◆ GIVEN DATA ◆
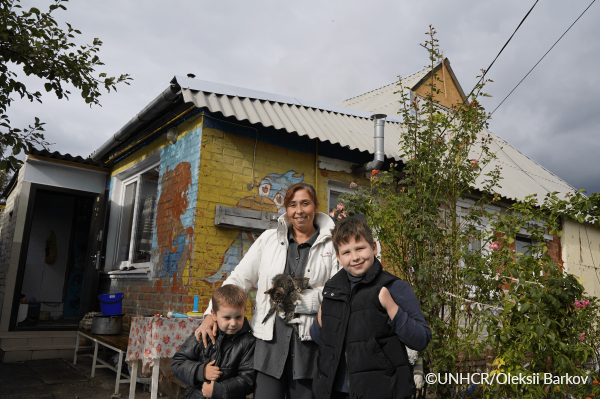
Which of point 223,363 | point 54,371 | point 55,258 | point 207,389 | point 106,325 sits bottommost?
point 54,371

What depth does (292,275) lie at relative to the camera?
2.28 meters

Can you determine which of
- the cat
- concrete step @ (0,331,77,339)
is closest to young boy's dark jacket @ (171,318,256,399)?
the cat

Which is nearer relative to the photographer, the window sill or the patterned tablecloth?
the patterned tablecloth

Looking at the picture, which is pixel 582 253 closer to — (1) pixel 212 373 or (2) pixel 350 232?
(2) pixel 350 232

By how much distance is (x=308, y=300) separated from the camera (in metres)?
2.15

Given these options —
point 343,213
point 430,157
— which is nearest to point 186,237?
point 343,213

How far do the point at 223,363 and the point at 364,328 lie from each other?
936 mm

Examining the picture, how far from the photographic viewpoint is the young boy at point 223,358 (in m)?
2.19

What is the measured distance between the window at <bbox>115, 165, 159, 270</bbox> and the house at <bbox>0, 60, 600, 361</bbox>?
21mm

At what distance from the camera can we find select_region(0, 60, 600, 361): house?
15.1 feet

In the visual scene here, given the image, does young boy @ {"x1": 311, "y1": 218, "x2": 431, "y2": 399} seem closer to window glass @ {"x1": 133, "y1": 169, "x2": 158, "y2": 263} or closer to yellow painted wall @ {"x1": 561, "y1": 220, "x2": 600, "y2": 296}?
window glass @ {"x1": 133, "y1": 169, "x2": 158, "y2": 263}

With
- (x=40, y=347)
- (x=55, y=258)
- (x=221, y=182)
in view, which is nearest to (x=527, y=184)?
(x=221, y=182)

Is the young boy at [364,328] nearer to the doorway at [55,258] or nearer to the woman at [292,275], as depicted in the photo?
the woman at [292,275]

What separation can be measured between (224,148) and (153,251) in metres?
1.72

◆ PROBLEM TO WORK ON ◆
Every entry above is to be set down exactly; the pictures are to be left out.

◆ SOLUTION BELOW ◆
Which of point 223,363 | point 54,371 | point 55,258 | point 207,389 | point 106,325 sits bottommost?
point 54,371

What depth does (292,275) lie at relative to the camera?
2.28 meters

Can you determine which of
- the cat
- concrete step @ (0,331,77,339)
is closest to young boy's dark jacket @ (171,318,256,399)?
the cat

Which is nearer relative to the photographer, the window sill or the patterned tablecloth?
the patterned tablecloth

Looking at the picture, which is pixel 582 253 closer to — (1) pixel 212 373 or (2) pixel 350 232?
(2) pixel 350 232

By how much distance is (x=308, y=300) separated from the camera (in metres)?
2.15

Given these options —
point 343,213
point 430,157
— which is nearest to point 186,237?
point 343,213

How far do the point at 223,363 and the point at 364,328 lie from each other?
936 mm

Examining the picture, how far from the photographic viewpoint is the young boy at point 223,358 (in m)?
2.19

What is the measured distance between the window at <bbox>115, 165, 159, 270</bbox> and the house at <bbox>0, 60, 600, 361</bbox>?
21mm

At what distance from the camera can we find select_region(0, 60, 600, 361): house?
15.1 feet

In the visual scene here, given the image, does young boy @ {"x1": 311, "y1": 218, "x2": 431, "y2": 399} seem closer to window glass @ {"x1": 133, "y1": 169, "x2": 158, "y2": 263} or closer to yellow painted wall @ {"x1": 561, "y1": 220, "x2": 600, "y2": 296}?
window glass @ {"x1": 133, "y1": 169, "x2": 158, "y2": 263}

With
- (x=40, y=347)
- (x=55, y=258)
- (x=221, y=182)
in view, which is nearest to (x=527, y=184)?
(x=221, y=182)

Is the young boy at [364,328] nearer to the doorway at [55,258] or nearer to the woman at [292,275], as depicted in the photo?
the woman at [292,275]

What separation can be measured between (224,148) and (153,251) in metres?
1.72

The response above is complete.